---------- Record excerpts ----------

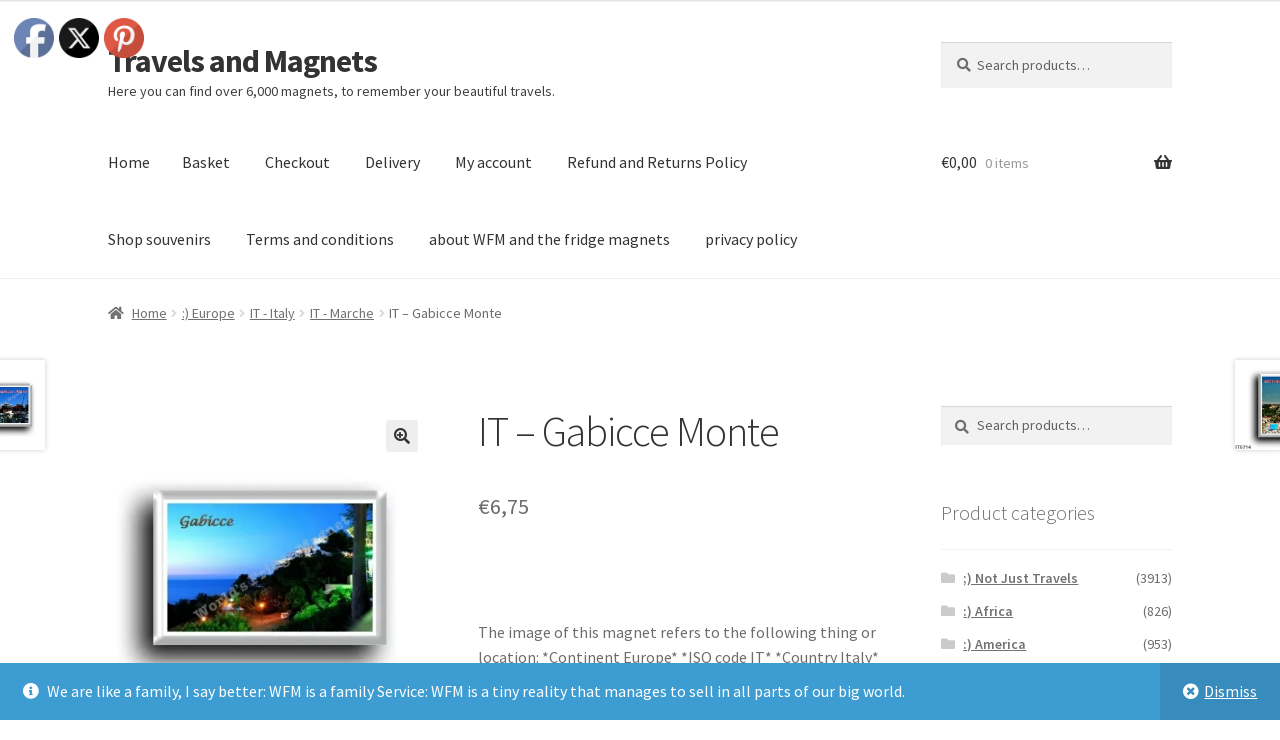

--- FILE ---
content_type: text/css
request_url: https://worldsfridgemagnet.com/wp-content/plugins/pinterest-for-woocommerce/assets/css/frontend/pinterest-for-woocommerce-pins.min.css?ver=1.4.23
body_size: 683
content:
.pinterest-for-woocommerce-image-wrapper{left:10px;position:absolute;top:10px;z-index:50;opacity:0;visibility:hidden}@media (hover:none){.pinterest-for-woocommerce-image-wrapper{opacity:1;visibility:visible}}.product:hover>.pinterest-for-woocommerce-image-wrapper,.wc-block-grid__product:hover>.pinterest-for-woocommerce-image-wrapper{opacity:1;visibility:visible}.product:hover>.pinterest-for-woocommerce-image-wrapper a,.wc-block-grid__product:hover>.pinterest-for-woocommerce-image-wrapper a{text-decoration:none}.wc-block-product.product,.wp-block-post.product{position:relative}
/*# sourceMappingURL=../../source/_maps/css/frontend/pinterest-for-woocommerce-pins.min.css.map */
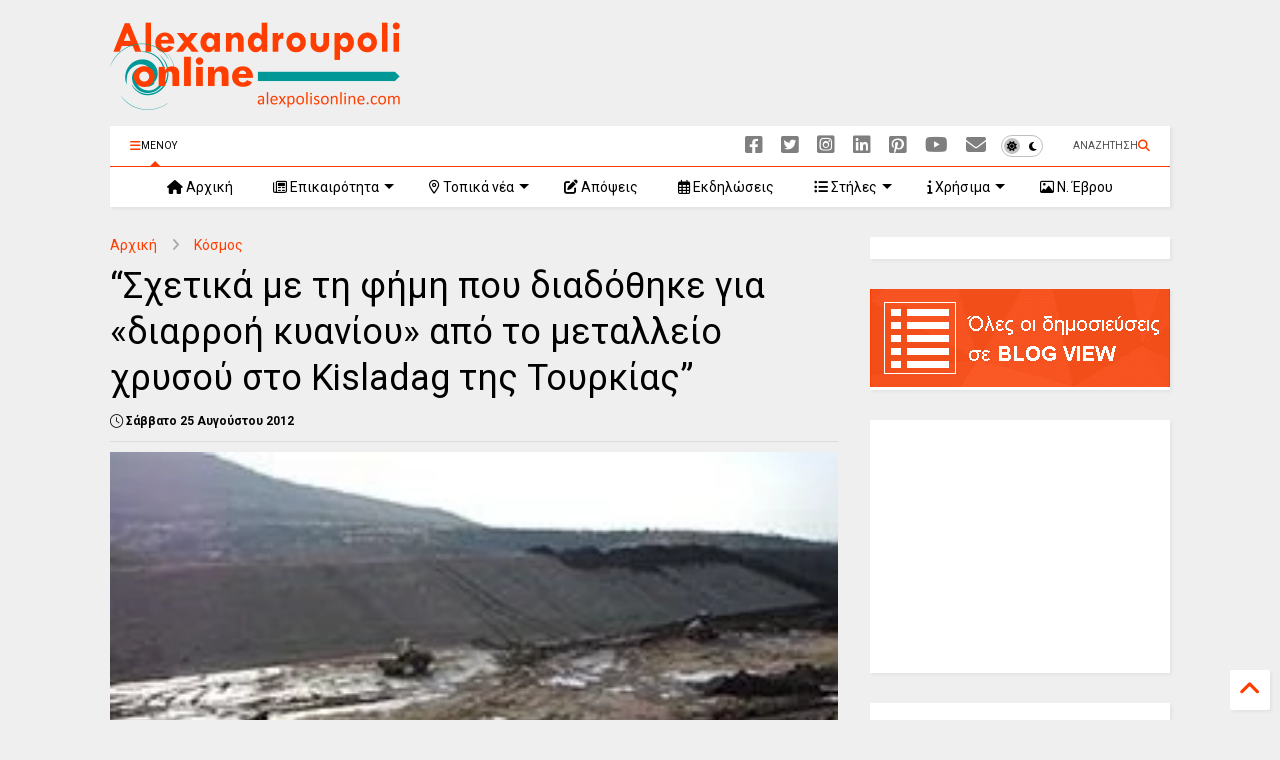

--- FILE ---
content_type: text/html; charset=utf-8
request_url: https://www.google.com/recaptcha/api2/aframe
body_size: 149
content:
<!DOCTYPE HTML><html><head><meta http-equiv="content-type" content="text/html; charset=UTF-8"></head><body><script nonce="Irl95WnoqS9Ngc2x_qr0bg">/** Anti-fraud and anti-abuse applications only. See google.com/recaptcha */ try{var clients={'sodar':'https://pagead2.googlesyndication.com/pagead/sodar?'};window.addEventListener("message",function(a){try{if(a.source===window.parent){var b=JSON.parse(a.data);var c=clients[b['id']];if(c){var d=document.createElement('img');d.src=c+b['params']+'&rc='+(localStorage.getItem("rc::a")?sessionStorage.getItem("rc::b"):"");window.document.body.appendChild(d);sessionStorage.setItem("rc::e",parseInt(sessionStorage.getItem("rc::e")||0)+1);localStorage.setItem("rc::h",'1769062754989');}}}catch(b){}});window.parent.postMessage("_grecaptcha_ready", "*");}catch(b){}</script></body></html>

----------

Activity: No lines before the one containing "body_size: 149" belong in the answer; write out that line and each one after it exactly, through the end of the records.

Answer section:
body_size: 149
content:
<!DOCTYPE HTML><html><head><meta http-equiv="content-type" content="text/html; charset=UTF-8"></head><body><script nonce="Irl95WnoqS9Ngc2x_qr0bg">/** Anti-fraud and anti-abuse applications only. See google.com/recaptcha */ try{var clients={'sodar':'https://pagead2.googlesyndication.com/pagead/sodar?'};window.addEventListener("message",function(a){try{if(a.source===window.parent){var b=JSON.parse(a.data);var c=clients[b['id']];if(c){var d=document.createElement('img');d.src=c+b['params']+'&rc='+(localStorage.getItem("rc::a")?sessionStorage.getItem("rc::b"):"");window.document.body.appendChild(d);sessionStorage.setItem("rc::e",parseInt(sessionStorage.getItem("rc::e")||0)+1);localStorage.setItem("rc::h",'1769062754989');}}}catch(b){}});window.parent.postMessage("_grecaptcha_ready", "*");}catch(b){}</script></body></html>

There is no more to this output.